Corona-Pandemie: Ausgleichsanspruch eines Fluggastes wegen Annullierung des Fluges?
Die Passagiere hatten für den 14.3.2020 einen Flug von Lissabon nach Zürich gebucht, der ordnungsgemäß durchgeführt wurde. Anschließend sollte es von Zürich nach Stuttgart weitergehen. Der letzte Teilflug wurde jedoch aufgrund der Corona-Pandemie annulliert. So mussten die Reisenden mit dem Zug nach Stuttgart reisen und kamen dort rund zweieinhalb Stunden verspätet an.
Die Fluggäste verlangten eine Ausgleichszahlung in Höhe von insgesamt € 400,– für die Annullierung ihres Anschlussfluges von Zürich nach Stuttgart.
Die Airline verwies darauf, dass die Durchführung des Fluges aufgrund der Pandemie-Situation unzumutbar gewesen sei und deswegen nicht erfolgt ist. Sie verwies auf den Sonderflugplan – und zahlte nicht.

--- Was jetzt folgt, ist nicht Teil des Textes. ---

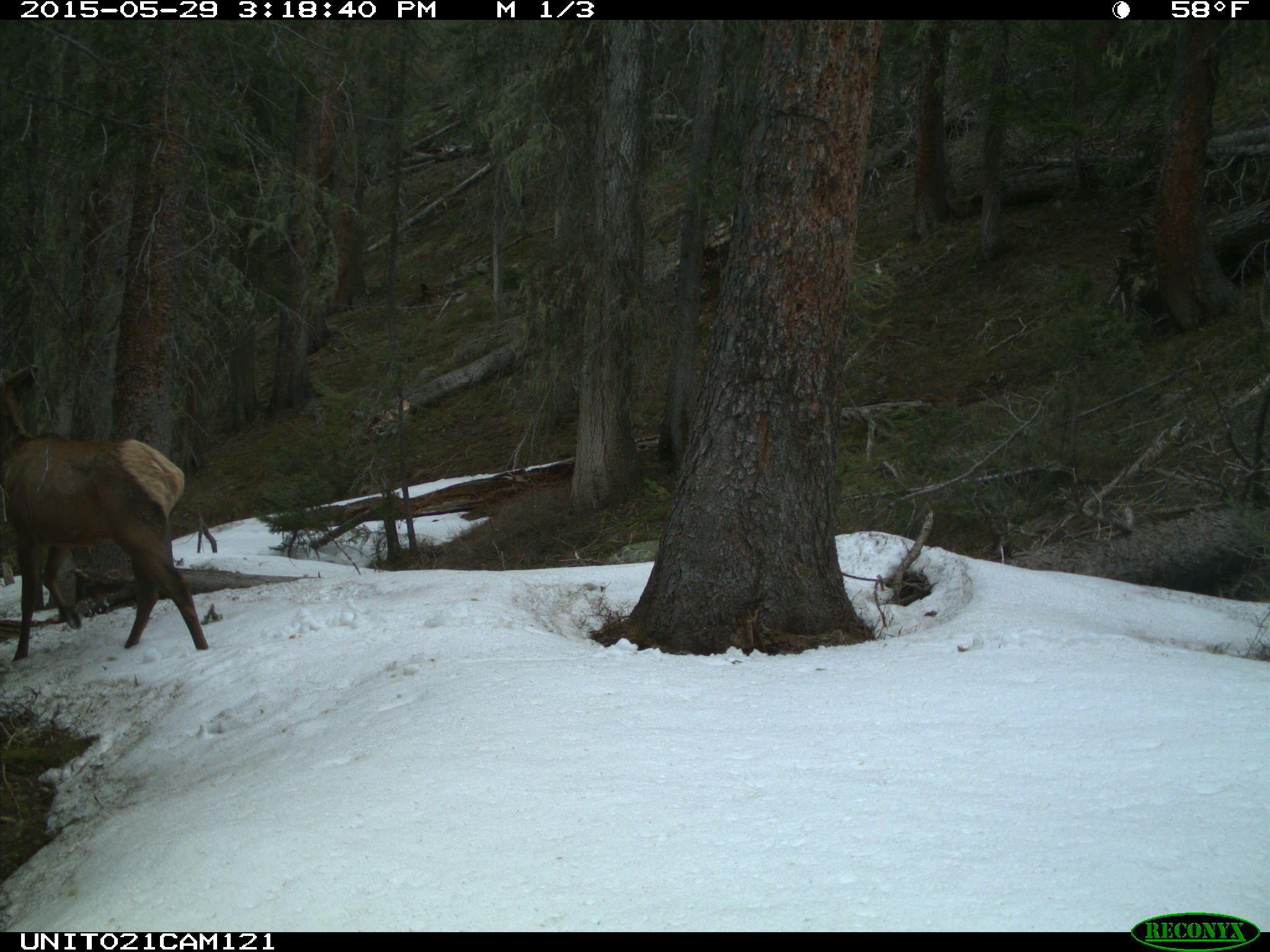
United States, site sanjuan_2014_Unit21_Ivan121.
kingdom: Animalia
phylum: Chordata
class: Mammalia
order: Artiodactyla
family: Cervidae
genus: Cervus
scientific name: Cervus elaphus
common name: red deer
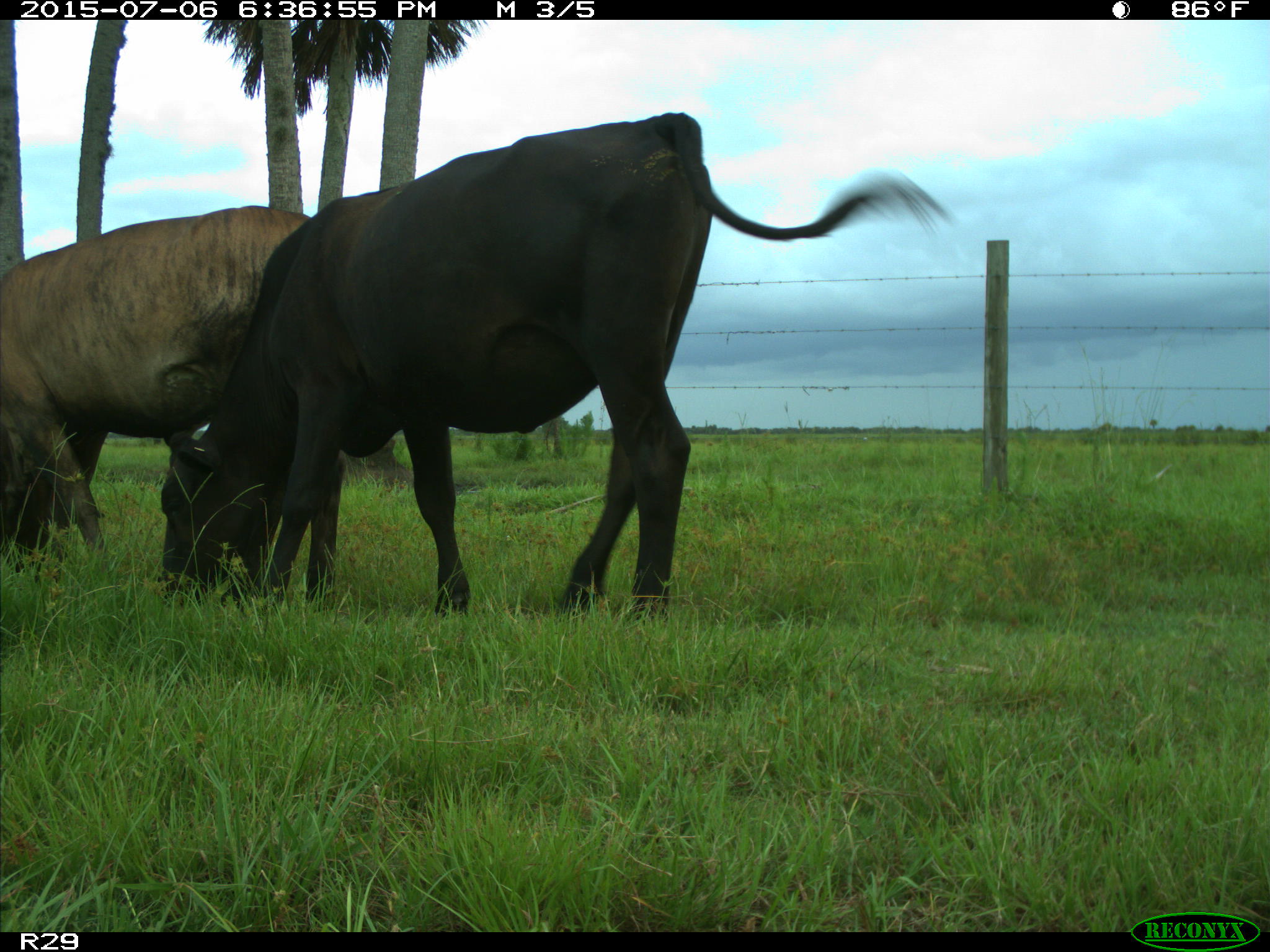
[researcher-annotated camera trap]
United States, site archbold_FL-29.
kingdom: Animalia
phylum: Chordata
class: Mammalia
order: Artiodactyla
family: Bovidae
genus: Bos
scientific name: Bos taurus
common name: domestic cow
Bos taurus (domestic cow).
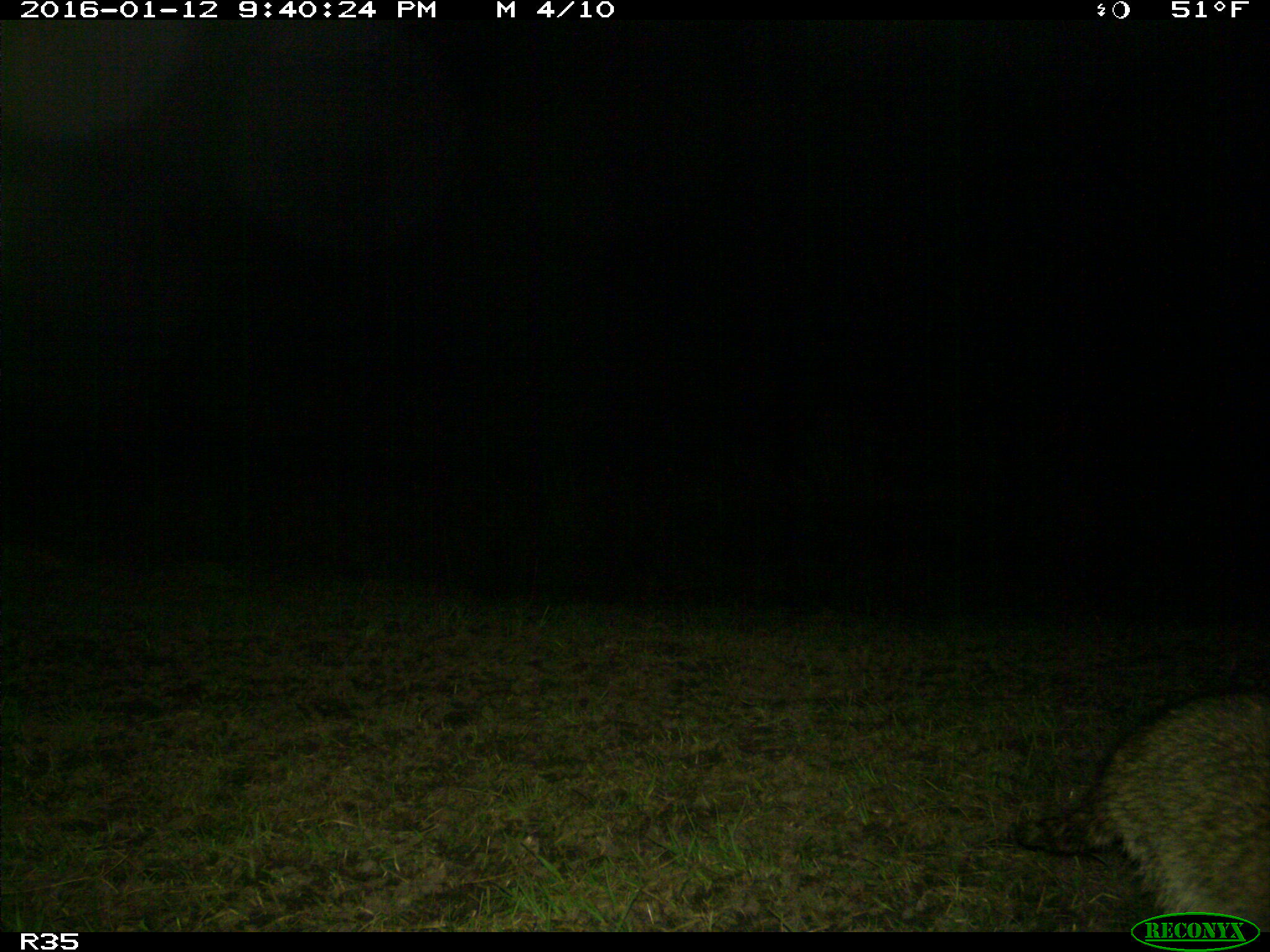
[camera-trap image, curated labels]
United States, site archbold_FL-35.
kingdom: Animalia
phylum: Chordata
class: Mammalia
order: Carnivora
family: Procyonidae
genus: Procyon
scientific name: Procyon lotor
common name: common raccoon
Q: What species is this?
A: Procyon lotor (common raccoon).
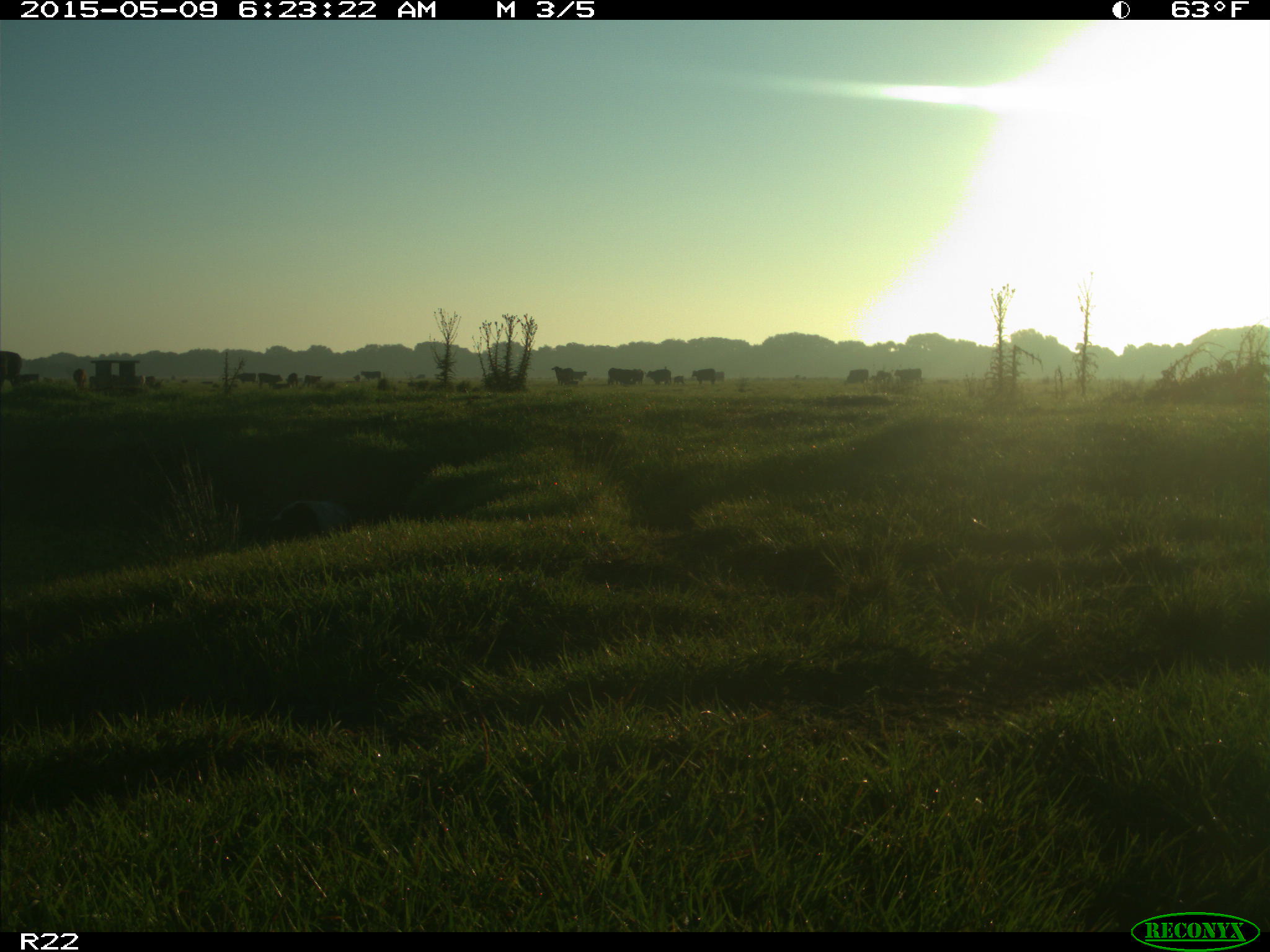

Das Landgericht Stuttgart bestätigte, die Frage der Zumutbarkeit der Durchführung eines Fluges ist stets eine Frage des Einzelfalls. Hier ist zu berücksichtigen, dass die gebuchte Flugreise in einem Zeitpunkt stattfinden sollte, in dem die Pandemie sich erstmals in Europa ausbreitete.
Es kam in der Folge zu Buchungsrückgängen um 92 %. Deshalb wurde ein Sonderflugplan unter Berücksichtigung vieler Belange erstellt. Berücksichtigt wurden dabei Aspekte wie: Wie häufig werden die Strecken beflogen? Kann man Flüge zusammenlegen? Kann man die Flugbewegungen reduzieren, um Crew und Passagiere vor den Risiken der Pandemie zu schützen? Ist es wirtschaftlich und aus Umweltschutzgesichtspunkten vertretbar, Flüge mit wenigen Passagieren durchzuführen?
Im Ergebnis liegen hier somit »außergewöhnliche Umstände« vor. Die Airline durfte sich auf die zumutbare Maßnahme eines Sonderflugplans berufen. Folge: Sie musste am bisherigen Flugplan nicht mehr festhalten, konnte die Anzahl der Flüge reduzieren und somit auch den hier infrage stehenden Flug annullieren, ohne dass sie dabei eine Ausgleichspflicht trifft.